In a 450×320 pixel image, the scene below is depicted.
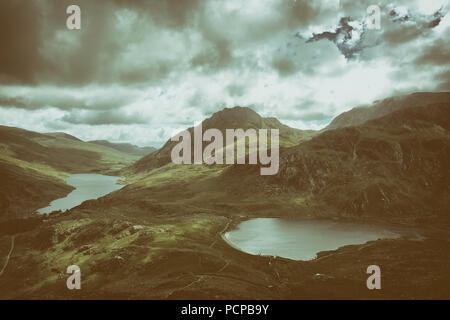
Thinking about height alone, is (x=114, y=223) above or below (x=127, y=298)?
above

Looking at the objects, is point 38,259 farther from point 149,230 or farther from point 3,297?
point 149,230

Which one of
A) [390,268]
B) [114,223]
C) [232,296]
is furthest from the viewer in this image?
[114,223]

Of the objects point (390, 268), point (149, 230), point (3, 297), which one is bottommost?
point (3, 297)

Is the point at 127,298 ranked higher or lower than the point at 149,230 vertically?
lower

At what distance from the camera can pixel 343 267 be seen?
142125 millimetres

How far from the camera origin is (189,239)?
17675 centimetres

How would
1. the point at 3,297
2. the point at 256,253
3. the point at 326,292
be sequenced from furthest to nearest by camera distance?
the point at 256,253 → the point at 3,297 → the point at 326,292

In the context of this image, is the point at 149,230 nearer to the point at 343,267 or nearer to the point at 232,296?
A: the point at 232,296

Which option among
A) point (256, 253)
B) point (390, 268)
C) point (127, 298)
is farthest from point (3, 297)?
point (390, 268)

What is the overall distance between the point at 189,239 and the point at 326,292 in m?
83.7

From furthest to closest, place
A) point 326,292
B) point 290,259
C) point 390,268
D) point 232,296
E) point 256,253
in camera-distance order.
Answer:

•••

▶ _Aim_
Print all of the rows above verbatim, leaving out the pictures.

▶ _The completed task_
In a 450×320 pixel image, the scene below is depicted.
Thinking about height alone, is (x=114, y=223) above or below (x=127, y=298)?
above

Looking at the objects, is point 38,259 farther from point 149,230 or farther from point 3,297?
point 149,230

Which one of
A) [390,268]
B) [114,223]
C) [232,296]
is furthest from the viewer in this image?
[114,223]

Of the objects point (390, 268), point (149, 230), point (3, 297), which one is bottommost?
point (3, 297)

Is the point at 127,298 ranked higher or lower than the point at 149,230 vertically?
lower

At what distance from the camera can pixel 343 267 be seen?
142125 millimetres

How far from the camera origin is (189,239)?
17675 centimetres

How would
1. the point at 3,297
2. the point at 256,253
3. the point at 326,292
be sequenced from furthest to nearest by camera distance?
the point at 256,253 → the point at 3,297 → the point at 326,292

In the context of this image, is the point at 149,230 nearer to the point at 343,267 or nearer to the point at 232,296?
A: the point at 232,296

Which option among
A) point (256, 253)
B) point (390, 268)
C) point (127, 298)
is farthest from point (3, 297)?
point (390, 268)

What is the overall distance between the point at 189,239 and the point at 326,292 in m?
83.7

From furthest to closest, place
A) point 326,292
B) point 290,259
C) point 390,268
D) point 232,296
E) point 256,253
in camera-distance order.
Answer:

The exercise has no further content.